My reasoning went like this: plants like CO2 Fermenting yeast gives off CO2. What if I fermented some yeast in the greenhouse?
If it works, I can't believe it hasn't been tried. Any thoughts anybody?
Geoff.
You'd probably have to make several gallons of wine to make a significant difference. It would get awfully hot too; slow and steady is the best way if you want anything decent to drink!
Funnily enough, I was thinking about this too - have a dj of wine on the windowsill next to some plant trays!
Found this site, which gives a fair bit of detail and tells you how much sugar you need etc:
http://www.hydrofarm.com/content/articles/co2.html
Good luck!
Would I be right in thinking placing my compost bins inside my polytunnel (25 ft long x 12 ft wide and about 7.5 feet high [blagged by my Dad from a farmer friend ;D]) would help?

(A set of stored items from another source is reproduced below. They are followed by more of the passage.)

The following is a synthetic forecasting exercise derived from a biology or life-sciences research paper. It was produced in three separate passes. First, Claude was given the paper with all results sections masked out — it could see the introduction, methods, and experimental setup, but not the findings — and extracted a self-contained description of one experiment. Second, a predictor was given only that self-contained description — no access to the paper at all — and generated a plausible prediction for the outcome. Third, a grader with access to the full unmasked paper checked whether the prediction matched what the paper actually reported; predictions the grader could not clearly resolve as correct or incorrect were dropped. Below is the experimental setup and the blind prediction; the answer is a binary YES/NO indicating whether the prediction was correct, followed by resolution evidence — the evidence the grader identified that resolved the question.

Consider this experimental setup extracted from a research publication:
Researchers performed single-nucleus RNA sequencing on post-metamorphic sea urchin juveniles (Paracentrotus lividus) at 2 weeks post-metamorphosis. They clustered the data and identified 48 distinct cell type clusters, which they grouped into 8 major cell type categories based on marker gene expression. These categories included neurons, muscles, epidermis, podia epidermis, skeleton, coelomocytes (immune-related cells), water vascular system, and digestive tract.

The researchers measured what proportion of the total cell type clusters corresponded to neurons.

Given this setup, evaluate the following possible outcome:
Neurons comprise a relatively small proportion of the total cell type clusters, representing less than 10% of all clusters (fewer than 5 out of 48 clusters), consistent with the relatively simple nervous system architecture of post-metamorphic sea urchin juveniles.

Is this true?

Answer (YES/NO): NO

The extra warmth wouldn't hurt the compost heap either I'd guess. We are just making the doors now and will be covering it in plastic in the next couple of weeks. So it would be a good time to move the heaps if this is going to help.
Any thoughts anyone?
Noddy.
Robert, the wine would be a bonus. I was just thinking of fermenting sugar and yeast, and brewing my potential vintage stuff at home. ;D
Jenny, good link, thanks. Looks kind of promising doesn't it? I'll look into it a bit more I think.

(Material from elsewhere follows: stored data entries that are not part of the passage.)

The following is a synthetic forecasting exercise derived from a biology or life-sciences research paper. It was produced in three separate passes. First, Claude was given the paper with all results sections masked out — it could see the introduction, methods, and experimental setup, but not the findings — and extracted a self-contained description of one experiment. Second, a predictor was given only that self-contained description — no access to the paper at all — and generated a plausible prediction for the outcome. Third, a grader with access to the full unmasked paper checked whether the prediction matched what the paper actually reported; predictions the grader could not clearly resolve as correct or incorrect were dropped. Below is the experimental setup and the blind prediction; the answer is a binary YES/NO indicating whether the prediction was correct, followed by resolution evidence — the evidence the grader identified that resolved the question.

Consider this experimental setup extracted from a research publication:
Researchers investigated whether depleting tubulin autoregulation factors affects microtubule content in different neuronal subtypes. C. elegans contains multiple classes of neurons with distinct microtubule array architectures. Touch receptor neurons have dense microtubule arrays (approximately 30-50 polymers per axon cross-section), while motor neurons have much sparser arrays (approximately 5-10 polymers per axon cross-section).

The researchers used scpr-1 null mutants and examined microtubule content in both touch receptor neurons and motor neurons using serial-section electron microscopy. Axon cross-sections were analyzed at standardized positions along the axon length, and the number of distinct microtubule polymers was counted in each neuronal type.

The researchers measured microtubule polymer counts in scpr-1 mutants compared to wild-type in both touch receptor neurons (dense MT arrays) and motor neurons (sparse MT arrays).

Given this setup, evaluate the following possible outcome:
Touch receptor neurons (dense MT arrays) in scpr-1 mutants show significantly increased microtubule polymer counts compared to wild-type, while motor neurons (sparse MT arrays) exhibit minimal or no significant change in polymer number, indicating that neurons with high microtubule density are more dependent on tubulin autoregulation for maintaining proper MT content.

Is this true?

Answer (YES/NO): NO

Noddy, sounds logical doesn't it? If you have the room and can stand the niff, I can't see any reason why you shouldn't give it a go. A similar thought xed my mind too, but I'm short of room and my best bet would be to vent a compost bin into the top of the greenhouse. I hope if you do try it, you'll let us know how you got on.
I'm guessing, but I reckon getting the concentration somehere near right would be the biggest problem. This is mentioned in jenny's link. But then I get to thinking how random and haphazard nature's processes are. :-\
Geoff.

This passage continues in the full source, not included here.